What might the Taxpayers Alliance or a skeptical Local Economic Partnership have brought to the money session? And what might one of the protestors involved in shutting down Brett Bailey’s Exhib B (pictured above) have said about freedom of expression? As a sector, we are perhaps more introverted than we care to admit and I’d have liked a few more moments of discomfort in the room to live up to that ‘No Boundaries’ title.
On the margins
The speakers who spoke most about giving agency to a community came from some sort of currently ‘marginal’ position, such as Jo Verrent’s work with Unlimited or Kully Thiarai, director of Cast in Doncaster, or from beyond the UK. (I don’t mean to directly compare living in an economically difficult town to being disabled by society, or vice versa, but maybe there is some truth in that.)

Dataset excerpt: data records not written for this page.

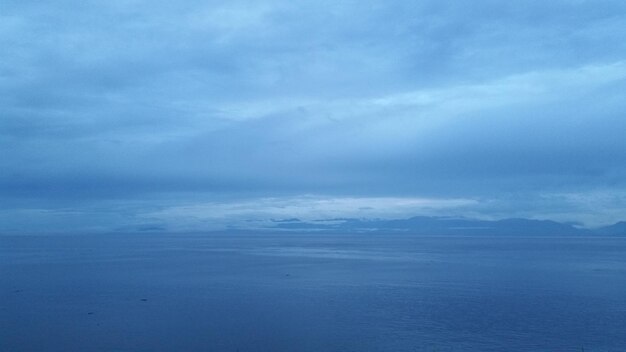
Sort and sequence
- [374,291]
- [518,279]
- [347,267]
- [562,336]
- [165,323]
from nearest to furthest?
[562,336]
[165,323]
[374,291]
[518,279]
[347,267]

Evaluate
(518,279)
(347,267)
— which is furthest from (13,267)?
(518,279)

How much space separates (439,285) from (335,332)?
22866 mm

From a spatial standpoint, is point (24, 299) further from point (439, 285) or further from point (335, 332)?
point (439, 285)

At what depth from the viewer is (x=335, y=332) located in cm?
2923

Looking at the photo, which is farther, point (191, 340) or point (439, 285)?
point (439, 285)

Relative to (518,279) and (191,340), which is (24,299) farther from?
(518,279)

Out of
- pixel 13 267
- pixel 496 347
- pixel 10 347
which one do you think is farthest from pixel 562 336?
pixel 13 267

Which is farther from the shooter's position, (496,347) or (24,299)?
(24,299)

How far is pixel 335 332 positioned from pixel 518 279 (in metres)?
32.8

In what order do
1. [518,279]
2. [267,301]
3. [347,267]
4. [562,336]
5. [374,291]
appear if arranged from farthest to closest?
[347,267]
[518,279]
[374,291]
[267,301]
[562,336]

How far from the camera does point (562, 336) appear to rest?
28.8m

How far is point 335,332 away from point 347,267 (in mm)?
40956

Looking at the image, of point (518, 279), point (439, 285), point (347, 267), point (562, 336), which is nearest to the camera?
point (562, 336)

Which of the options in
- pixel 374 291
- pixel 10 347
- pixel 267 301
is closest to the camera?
pixel 10 347
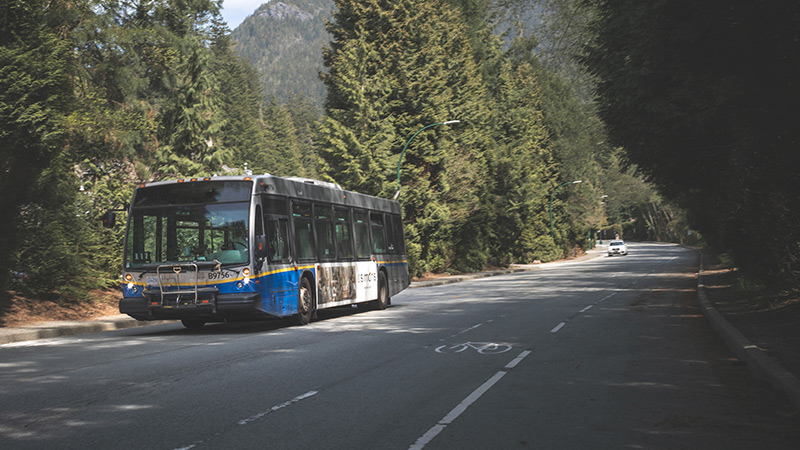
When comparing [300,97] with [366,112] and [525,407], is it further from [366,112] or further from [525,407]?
[525,407]

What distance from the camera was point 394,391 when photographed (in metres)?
9.04

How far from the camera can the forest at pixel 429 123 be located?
15.4 metres

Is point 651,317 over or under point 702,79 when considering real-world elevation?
under

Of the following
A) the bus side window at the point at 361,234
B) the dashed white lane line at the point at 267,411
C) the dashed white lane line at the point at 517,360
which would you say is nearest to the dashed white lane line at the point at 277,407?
the dashed white lane line at the point at 267,411

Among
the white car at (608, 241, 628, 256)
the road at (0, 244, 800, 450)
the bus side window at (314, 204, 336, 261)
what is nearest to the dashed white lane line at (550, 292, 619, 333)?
the road at (0, 244, 800, 450)

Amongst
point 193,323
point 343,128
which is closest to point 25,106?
point 193,323

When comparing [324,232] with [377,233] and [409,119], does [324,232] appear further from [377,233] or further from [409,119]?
[409,119]

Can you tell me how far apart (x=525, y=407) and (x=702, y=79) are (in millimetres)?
6368

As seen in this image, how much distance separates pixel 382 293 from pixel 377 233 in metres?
1.78

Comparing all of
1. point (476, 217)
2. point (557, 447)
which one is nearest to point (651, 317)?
point (557, 447)

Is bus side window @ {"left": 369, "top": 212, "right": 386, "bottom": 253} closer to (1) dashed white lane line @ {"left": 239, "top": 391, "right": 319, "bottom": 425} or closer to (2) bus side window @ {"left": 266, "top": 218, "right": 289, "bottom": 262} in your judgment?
(2) bus side window @ {"left": 266, "top": 218, "right": 289, "bottom": 262}

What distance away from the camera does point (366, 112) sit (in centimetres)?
4138

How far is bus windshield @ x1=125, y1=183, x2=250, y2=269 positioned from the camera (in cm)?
1616

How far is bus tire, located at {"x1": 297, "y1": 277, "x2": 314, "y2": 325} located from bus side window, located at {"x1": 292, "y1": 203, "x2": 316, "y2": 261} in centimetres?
58
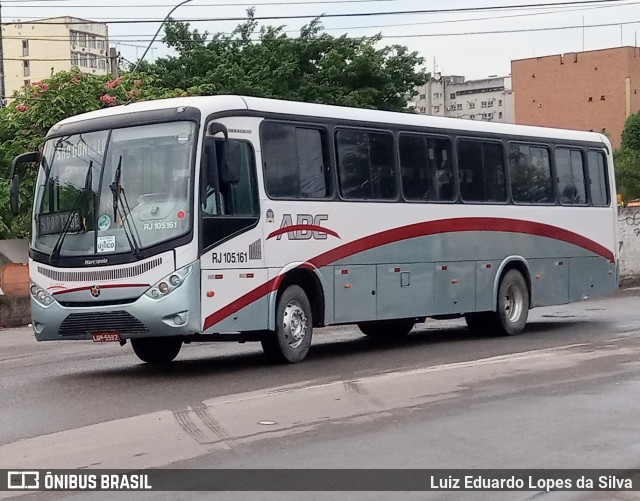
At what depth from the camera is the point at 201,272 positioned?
1313 centimetres

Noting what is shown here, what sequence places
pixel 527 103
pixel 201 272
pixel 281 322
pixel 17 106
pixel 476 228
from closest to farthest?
pixel 201 272, pixel 281 322, pixel 476 228, pixel 17 106, pixel 527 103

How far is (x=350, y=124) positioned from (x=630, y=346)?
473 cm

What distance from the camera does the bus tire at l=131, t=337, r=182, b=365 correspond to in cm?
1508

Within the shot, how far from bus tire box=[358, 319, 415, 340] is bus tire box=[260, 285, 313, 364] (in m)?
4.34

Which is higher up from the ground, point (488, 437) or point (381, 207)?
point (381, 207)

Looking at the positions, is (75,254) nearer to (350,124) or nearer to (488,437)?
(350,124)

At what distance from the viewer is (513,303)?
61.8 feet

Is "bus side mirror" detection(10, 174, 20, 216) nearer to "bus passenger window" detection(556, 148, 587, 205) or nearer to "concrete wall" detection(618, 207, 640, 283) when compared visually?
"bus passenger window" detection(556, 148, 587, 205)

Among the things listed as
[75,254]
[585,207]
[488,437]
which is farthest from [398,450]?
[585,207]

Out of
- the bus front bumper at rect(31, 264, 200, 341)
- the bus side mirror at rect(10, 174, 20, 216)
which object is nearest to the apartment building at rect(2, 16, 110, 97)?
the bus side mirror at rect(10, 174, 20, 216)

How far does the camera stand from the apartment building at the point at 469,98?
131750 mm

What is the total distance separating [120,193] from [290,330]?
2697 millimetres

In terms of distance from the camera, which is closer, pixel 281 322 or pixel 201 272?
pixel 201 272


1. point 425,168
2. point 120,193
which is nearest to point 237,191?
point 120,193
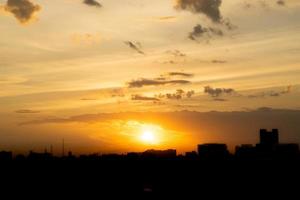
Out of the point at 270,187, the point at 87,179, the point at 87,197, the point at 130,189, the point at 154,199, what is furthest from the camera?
Result: the point at 87,179

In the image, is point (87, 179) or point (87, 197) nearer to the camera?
point (87, 197)

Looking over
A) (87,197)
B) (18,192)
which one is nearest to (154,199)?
(87,197)

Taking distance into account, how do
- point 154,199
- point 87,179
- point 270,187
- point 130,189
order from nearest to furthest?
point 154,199 → point 130,189 → point 270,187 → point 87,179

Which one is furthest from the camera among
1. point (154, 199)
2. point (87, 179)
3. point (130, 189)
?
point (87, 179)

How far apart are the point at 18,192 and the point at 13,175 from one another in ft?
122

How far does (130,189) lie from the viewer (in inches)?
6462

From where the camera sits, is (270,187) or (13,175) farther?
(13,175)

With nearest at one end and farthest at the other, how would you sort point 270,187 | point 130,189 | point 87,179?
point 130,189 < point 270,187 < point 87,179

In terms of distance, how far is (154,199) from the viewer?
425 ft

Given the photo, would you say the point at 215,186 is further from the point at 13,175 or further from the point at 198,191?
the point at 13,175

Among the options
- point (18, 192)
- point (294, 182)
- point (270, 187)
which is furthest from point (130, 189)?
point (294, 182)

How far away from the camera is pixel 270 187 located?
573 ft

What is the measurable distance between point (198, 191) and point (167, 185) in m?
14.2

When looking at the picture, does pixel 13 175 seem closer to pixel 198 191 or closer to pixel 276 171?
pixel 198 191
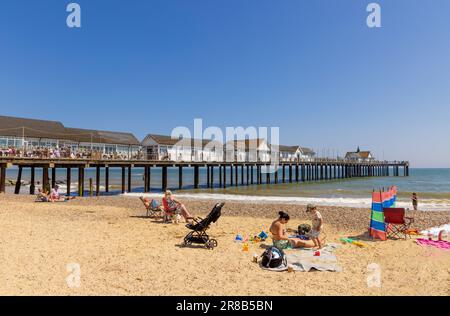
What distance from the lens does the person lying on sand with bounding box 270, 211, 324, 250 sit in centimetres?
695

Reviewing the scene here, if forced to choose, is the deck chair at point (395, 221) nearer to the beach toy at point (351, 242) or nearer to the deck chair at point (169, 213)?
the beach toy at point (351, 242)

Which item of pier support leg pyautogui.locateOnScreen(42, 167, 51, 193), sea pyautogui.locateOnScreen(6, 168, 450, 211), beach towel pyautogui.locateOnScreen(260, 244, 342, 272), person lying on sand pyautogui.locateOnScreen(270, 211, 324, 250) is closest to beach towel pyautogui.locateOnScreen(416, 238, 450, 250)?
beach towel pyautogui.locateOnScreen(260, 244, 342, 272)

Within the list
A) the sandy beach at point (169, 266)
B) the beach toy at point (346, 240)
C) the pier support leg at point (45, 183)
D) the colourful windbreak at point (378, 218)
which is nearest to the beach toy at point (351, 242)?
the beach toy at point (346, 240)

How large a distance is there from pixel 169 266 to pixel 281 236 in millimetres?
2525

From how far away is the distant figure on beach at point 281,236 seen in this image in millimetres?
6945

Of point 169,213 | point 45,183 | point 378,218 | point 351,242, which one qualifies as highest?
point 45,183

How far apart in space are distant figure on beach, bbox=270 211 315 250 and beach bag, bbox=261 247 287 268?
98 centimetres

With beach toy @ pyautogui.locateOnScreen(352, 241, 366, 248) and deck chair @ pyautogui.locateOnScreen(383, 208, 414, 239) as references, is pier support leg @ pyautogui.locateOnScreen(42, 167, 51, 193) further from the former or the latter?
deck chair @ pyautogui.locateOnScreen(383, 208, 414, 239)

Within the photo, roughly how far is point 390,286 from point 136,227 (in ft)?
22.3

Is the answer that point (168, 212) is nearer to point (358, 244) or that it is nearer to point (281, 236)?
point (281, 236)

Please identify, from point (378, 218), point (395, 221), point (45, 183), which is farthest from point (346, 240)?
point (45, 183)

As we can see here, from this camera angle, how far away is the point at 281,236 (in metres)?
6.95

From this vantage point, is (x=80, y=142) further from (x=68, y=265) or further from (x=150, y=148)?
(x=68, y=265)

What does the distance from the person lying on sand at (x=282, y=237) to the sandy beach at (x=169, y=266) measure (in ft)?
1.63
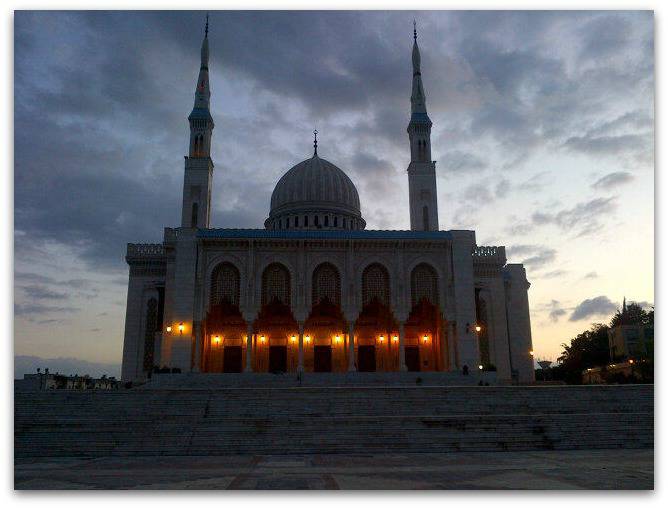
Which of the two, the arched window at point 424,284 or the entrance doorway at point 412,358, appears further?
the entrance doorway at point 412,358

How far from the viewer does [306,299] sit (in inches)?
1324

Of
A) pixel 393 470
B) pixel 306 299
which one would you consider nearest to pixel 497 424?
pixel 393 470

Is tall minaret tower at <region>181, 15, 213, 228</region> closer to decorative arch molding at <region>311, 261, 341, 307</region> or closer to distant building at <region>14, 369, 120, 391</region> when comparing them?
decorative arch molding at <region>311, 261, 341, 307</region>

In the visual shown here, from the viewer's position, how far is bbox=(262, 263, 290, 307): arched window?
34.1 m

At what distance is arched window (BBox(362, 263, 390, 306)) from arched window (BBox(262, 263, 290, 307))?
14.8ft

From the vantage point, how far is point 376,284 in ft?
114

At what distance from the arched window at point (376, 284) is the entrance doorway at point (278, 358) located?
20.5ft

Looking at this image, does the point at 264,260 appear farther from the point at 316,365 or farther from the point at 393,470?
the point at 393,470

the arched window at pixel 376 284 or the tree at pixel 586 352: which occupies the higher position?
the arched window at pixel 376 284

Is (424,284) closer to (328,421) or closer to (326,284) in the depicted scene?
(326,284)

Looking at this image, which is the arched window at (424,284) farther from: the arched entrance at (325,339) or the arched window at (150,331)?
the arched window at (150,331)

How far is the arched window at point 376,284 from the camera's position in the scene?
113 feet

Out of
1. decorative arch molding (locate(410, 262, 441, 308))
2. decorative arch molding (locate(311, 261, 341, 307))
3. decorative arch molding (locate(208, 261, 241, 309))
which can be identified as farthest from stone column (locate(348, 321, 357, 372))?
decorative arch molding (locate(208, 261, 241, 309))

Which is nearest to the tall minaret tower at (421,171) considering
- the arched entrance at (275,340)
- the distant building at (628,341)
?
the arched entrance at (275,340)
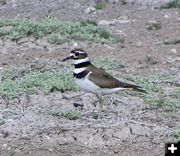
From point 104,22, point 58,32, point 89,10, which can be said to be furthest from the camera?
point 89,10

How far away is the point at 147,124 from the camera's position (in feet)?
24.8

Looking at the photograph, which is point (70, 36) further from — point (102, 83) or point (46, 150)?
Answer: point (46, 150)

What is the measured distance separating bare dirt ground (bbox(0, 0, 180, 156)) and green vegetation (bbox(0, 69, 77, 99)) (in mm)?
127

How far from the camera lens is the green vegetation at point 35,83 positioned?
8.60 metres

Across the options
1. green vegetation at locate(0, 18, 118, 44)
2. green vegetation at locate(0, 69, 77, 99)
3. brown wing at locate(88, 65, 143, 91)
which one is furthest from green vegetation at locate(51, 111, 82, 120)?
green vegetation at locate(0, 18, 118, 44)

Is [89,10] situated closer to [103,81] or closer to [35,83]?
[35,83]

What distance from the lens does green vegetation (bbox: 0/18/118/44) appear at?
37.0 feet

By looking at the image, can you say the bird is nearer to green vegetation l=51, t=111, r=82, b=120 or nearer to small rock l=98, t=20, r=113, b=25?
green vegetation l=51, t=111, r=82, b=120

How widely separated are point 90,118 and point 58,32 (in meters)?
3.88

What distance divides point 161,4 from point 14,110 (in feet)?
20.4

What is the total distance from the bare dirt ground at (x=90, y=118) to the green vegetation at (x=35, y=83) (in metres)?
0.13

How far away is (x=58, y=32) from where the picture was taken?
11.4 meters

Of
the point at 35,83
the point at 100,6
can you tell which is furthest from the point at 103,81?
the point at 100,6

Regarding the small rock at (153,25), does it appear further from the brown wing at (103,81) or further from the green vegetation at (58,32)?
the brown wing at (103,81)
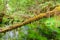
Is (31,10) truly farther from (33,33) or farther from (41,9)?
(33,33)

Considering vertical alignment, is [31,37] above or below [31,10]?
below

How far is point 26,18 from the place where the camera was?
7.66ft

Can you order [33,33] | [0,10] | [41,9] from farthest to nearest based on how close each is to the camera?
[0,10] < [33,33] < [41,9]

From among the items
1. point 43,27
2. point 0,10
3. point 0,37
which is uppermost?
point 0,10

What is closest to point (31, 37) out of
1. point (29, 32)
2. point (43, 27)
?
point (29, 32)

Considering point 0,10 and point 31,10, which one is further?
point 0,10

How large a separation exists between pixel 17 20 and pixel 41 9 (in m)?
0.46

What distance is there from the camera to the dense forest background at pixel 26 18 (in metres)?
2.41

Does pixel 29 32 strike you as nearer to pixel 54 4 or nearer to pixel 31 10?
pixel 31 10

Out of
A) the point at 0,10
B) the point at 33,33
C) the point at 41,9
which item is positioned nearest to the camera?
the point at 41,9

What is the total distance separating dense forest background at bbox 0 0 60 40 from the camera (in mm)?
2413

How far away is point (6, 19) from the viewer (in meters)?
2.78

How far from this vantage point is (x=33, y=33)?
101 inches

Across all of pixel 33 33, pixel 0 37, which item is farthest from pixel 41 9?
pixel 0 37
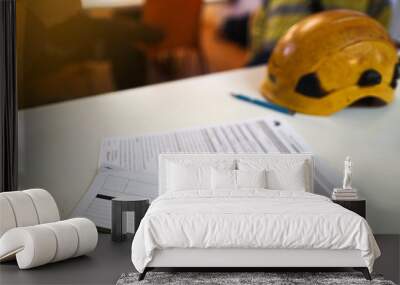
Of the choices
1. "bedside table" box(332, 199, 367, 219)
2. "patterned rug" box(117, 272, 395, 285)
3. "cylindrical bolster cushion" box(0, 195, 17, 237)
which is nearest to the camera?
"patterned rug" box(117, 272, 395, 285)

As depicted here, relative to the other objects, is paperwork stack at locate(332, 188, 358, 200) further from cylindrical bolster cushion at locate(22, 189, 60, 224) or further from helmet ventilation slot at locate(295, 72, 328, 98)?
cylindrical bolster cushion at locate(22, 189, 60, 224)

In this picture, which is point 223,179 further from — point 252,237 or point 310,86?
point 252,237

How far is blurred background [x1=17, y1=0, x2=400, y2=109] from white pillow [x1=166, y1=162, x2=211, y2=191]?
967 millimetres

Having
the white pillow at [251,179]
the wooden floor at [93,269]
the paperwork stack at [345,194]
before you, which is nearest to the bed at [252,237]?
the wooden floor at [93,269]

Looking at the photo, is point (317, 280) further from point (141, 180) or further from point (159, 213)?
point (141, 180)

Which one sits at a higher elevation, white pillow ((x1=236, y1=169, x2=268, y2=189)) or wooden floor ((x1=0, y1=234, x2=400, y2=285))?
white pillow ((x1=236, y1=169, x2=268, y2=189))

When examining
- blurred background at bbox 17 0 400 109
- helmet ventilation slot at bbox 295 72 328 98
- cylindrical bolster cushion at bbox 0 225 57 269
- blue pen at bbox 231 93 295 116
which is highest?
blurred background at bbox 17 0 400 109

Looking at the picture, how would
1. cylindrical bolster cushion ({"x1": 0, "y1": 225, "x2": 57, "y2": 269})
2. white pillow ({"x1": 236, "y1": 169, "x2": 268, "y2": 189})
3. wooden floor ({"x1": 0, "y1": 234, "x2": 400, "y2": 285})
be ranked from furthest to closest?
white pillow ({"x1": 236, "y1": 169, "x2": 268, "y2": 189}) → cylindrical bolster cushion ({"x1": 0, "y1": 225, "x2": 57, "y2": 269}) → wooden floor ({"x1": 0, "y1": 234, "x2": 400, "y2": 285})

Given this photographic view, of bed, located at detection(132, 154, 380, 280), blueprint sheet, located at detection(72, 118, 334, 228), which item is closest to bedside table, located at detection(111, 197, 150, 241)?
blueprint sheet, located at detection(72, 118, 334, 228)

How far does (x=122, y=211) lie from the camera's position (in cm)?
573

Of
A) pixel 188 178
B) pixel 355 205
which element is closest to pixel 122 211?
pixel 188 178

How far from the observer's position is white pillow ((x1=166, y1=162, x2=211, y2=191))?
18.5ft

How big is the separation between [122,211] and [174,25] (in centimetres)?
172

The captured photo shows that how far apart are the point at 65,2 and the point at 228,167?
208 cm
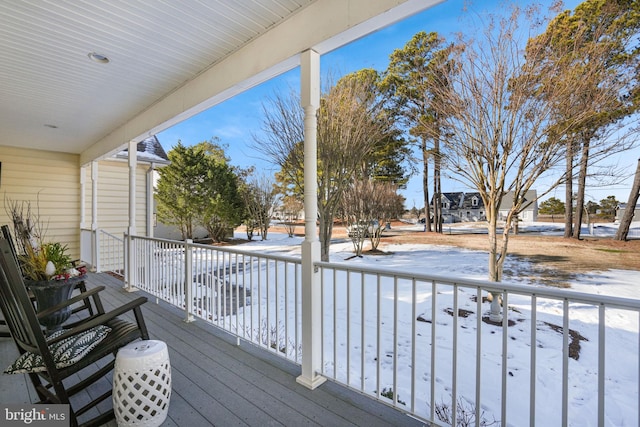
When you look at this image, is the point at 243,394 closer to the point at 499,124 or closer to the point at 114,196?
the point at 499,124

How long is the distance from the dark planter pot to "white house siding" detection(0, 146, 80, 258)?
4.85 metres

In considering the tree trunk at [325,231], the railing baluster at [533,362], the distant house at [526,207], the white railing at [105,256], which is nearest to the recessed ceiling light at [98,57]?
the railing baluster at [533,362]

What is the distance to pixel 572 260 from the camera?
4605 mm

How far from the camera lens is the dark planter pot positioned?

I was interested that Mary Lou Aleskie of the Festival of Arts & Ideas talked passionately of ‘bridging communities’ in fiercely unequal New Haven, a term drawn from ideas around social capital I have heard a lot from US cultural leaders, but rarely in the UK. Here, we specialize in ‘bonding’, bringing similar kinds of people or families together – positive for some but also exclusionary to others.
Passion beyond simply the arts was most attractive at No Boundaries. Vasif Kortun suggested a shift in approach from the monastery to the square, a metaphor popular with delegates. Change was necessary, he argued, to avoid isolation and what he called “powerless socialisation”, by creating meaningful public spaces at a time when they are threatened by administrative, commercial and even surveillance cultures.
This last point was especially important to Natalia Kaliada of Belarus Free Theatre, now living in exile in London. However, she also posed questions about the self-censorship that can develop in ‘free’ markets and environments. She asked: “Do we need to go underground in London to be free from self-censorship?”
One answer was provided by Nadia Latif, co-director of the recently ‘cancelled’ National Youth Theatre project, Homegrown. She described this as direct censorship of ideas around radicalization of young Muslims and radical theatrical form. She made the point that censors, if not resisted, come next for others.
However, it seemed in the final session’s ‘reflections’ that people were more comfortable reflecting, with genuine emotion, on overseas experiences than growing threats at home, as not one of the 10 contributors especially noted Latif’s points.
The combined threat of the silencing censor and the silent, ignored communities was the dog that did not bark, or at best was heard only intermittently, faintly, as if from a distant boundary.
There is so much more to be discussed, which is testament to the conference and its organisers. But as Blake also said: “Enough! or Too much.”
About the writer: Mark Robinson runs the arts consultancy Thinking Practice, founded in 2010. He was executive director of Arts Council England, North East, from 2005-2010. www.thinkingpractice.co.uk
No Boundaries took place 29-30 September at HOME, Manchester and Watershed, Bristol. nb2015.org
CORRECTION: (6 October 2015) The report from Bristol originally referred to Homegrown as a National Theatre production whereas it was, in fact, a National Youth Theatre production.